Parallelism.Repetition may also concern the syntactical structure of sentences. Adjacent sentences are often identical or analogous by their syntactical structures. Assimilation or even identity of two or more neighbouring sentences is called parallelism (parallel constructions). Parallelism, as a matter of fact, is a variety of repetition, but not a repetition of lexically identical sentences, only a repetition of syntactical costructions: John kept silent; Mary was thinking. The two sentences are identical structurally, but different lexically. Parallelism strongly affects the rhythmical organization of the paragraph, so it is eminent in oratoric speech, in pathetic extracts. More often it so happens that parallel sentences contain the same lexical elements:

Anaphora. This term implies identity of beginnings of one or several initial elements in adjacent sentences (stanzas, paragraphs). This device serves the purpose of strengthening the element that recurs. e.g. Farewell to the forests and wild hanging woods, Farewell to the torrents and loud-pouring floods…(Burns) The anaphoric Farewell to the… is accompanied by complete parallelism of the rest of each line.

Epiphora.Thisstylisticfigure is opposed to anaphora. It is recurrence of one or several elements concluding two or more syntactical units. e.g. The white washed room was pure white as of old, the methodical book-keeping was in peaceful progress as of old, and some distant howler was hanging against a cell door as of old. Epiphora, to a still greater extent than anaphora, regulates the rhythm and makes prose resemble poetry.

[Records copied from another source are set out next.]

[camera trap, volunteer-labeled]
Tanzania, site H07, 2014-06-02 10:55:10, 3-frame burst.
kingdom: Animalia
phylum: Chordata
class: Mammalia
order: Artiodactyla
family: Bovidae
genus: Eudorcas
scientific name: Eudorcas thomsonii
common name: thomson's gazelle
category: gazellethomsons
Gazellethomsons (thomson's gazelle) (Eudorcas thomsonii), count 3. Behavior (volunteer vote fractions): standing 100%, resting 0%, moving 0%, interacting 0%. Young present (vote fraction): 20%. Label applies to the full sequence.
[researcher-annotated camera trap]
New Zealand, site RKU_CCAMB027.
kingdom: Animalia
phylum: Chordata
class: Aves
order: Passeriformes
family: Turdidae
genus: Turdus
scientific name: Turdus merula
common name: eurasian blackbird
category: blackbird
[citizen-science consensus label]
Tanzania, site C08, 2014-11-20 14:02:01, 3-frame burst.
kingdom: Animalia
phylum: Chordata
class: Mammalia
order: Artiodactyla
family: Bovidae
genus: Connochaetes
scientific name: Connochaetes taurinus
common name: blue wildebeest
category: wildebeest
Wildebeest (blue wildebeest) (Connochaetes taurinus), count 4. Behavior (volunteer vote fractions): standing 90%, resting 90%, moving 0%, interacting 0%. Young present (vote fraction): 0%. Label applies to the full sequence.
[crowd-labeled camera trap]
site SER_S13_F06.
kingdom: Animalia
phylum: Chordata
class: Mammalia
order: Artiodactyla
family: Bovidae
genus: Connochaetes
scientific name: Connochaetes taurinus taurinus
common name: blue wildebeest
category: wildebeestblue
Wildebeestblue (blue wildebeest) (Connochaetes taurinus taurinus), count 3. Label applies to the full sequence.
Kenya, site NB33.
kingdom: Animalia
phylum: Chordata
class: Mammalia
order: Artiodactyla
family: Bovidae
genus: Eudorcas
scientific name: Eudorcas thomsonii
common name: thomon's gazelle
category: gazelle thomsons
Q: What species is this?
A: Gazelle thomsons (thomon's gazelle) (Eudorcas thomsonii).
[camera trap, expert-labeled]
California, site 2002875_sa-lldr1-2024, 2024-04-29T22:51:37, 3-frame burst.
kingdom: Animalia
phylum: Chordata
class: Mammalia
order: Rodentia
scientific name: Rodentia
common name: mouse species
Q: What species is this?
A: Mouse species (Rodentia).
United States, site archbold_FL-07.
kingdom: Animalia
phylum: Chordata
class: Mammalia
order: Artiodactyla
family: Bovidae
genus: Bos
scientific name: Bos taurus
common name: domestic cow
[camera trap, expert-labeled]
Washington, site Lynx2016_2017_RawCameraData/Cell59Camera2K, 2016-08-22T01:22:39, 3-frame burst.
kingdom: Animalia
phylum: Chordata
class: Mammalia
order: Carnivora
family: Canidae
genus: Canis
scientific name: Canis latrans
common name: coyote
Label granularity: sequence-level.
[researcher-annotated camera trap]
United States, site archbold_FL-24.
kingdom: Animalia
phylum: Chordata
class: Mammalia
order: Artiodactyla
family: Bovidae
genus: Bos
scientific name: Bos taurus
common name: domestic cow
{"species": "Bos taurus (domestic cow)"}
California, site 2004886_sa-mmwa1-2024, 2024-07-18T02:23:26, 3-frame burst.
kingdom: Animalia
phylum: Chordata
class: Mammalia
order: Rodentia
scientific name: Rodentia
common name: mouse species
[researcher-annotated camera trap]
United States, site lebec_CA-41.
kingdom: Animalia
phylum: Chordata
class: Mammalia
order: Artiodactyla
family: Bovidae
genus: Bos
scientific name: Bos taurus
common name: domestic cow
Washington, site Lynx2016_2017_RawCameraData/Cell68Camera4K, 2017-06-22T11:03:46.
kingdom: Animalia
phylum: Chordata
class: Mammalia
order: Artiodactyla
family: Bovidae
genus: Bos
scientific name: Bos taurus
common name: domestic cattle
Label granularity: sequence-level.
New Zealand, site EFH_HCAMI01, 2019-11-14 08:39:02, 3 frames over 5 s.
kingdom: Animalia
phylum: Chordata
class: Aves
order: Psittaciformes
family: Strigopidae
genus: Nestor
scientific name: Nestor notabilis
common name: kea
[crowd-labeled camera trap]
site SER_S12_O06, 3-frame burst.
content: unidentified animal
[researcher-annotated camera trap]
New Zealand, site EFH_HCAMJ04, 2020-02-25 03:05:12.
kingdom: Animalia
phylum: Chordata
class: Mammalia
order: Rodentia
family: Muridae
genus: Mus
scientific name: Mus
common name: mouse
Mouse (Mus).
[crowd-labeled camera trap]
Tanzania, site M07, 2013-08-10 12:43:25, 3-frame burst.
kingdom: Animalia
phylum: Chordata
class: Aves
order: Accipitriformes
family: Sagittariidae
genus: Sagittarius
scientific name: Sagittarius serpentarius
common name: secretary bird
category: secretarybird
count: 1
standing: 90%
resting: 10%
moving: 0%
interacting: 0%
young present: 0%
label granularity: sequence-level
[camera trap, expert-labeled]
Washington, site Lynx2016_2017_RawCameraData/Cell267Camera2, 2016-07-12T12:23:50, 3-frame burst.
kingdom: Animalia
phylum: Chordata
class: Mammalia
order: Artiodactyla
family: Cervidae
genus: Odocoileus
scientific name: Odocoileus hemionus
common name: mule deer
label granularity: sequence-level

Framing. This term is used to denote the recurrence of the initial segment at the very end of a syntactictal unit (sentence, paragraph, stanza):

‘Money is what he’s after, money.’ (Galore)

‘Never wonder. By means of addition, subtraction, multiplication and division, settle everything somehow, and never wonder.’ (Dickens)

Anadiplosis (from the Greek ‘doubling’): the final element or elements of a sentence, paragraph, stanza, etc. recurs at the very beginning of the next sentence, paragraph, stanza.

‘With Bewick on my knee, I was then happy; happy at least in my own way.” (Bronte)

Chiasmus (from the letter X—chi) means crossing. The term denotes what is sometimes characterized as ‘parallelism reversed’: two syntactical constructions (sentences or phrases) are parallel, but their members (words) change places, their syntactical positions. What is the subject in the first becomes an object or a predicative in the second (thus their functions change.)

e.g. The jail might have been the infirmary, the infirmary might have been the jail.’ (Dickens)

Polysyndeton. The term, as opposed to ‘syndeton,’ means excessive use (repetition) of conjunctions—the conjunction ‘and’ in most cases. In poetry and fiction, the repetition of ‘and’ either underlines the simultaneity of actions or close connection of properties enumerated. A classical example of polysyndeton of this kind is the famous poem by Robert Southey. A few lines will suffice:

Advancing and glancing and dancing, and prancing

Recoiling, toiling, and toiling and boiling,

And dashing, and flashing, and splashing, and clashing;

And so never ending, and always descending….

And in this way the water comes down at Lodore.

e.g. He put on coat and found his mug and plate and knife and went outside (Aldridge).

It may also promote a high-flown tonality of narrative as in the example:

And only one thing really troubled him sitting there—the melancholy craving in his heart—because the sun was like enchantment on his face and on the clouds and on the golden birch leaves…. (Galsworthy).

On the other hand, excessive use of the conjunction ‘and’ often betrays the poverty of the speaker’s syntax, showing the primitiveness of the character.

e.g. It (the tent) is soaked and heavy, and it flops about, and tumbles down on you, and clings around your head, and makes you mad. (J?)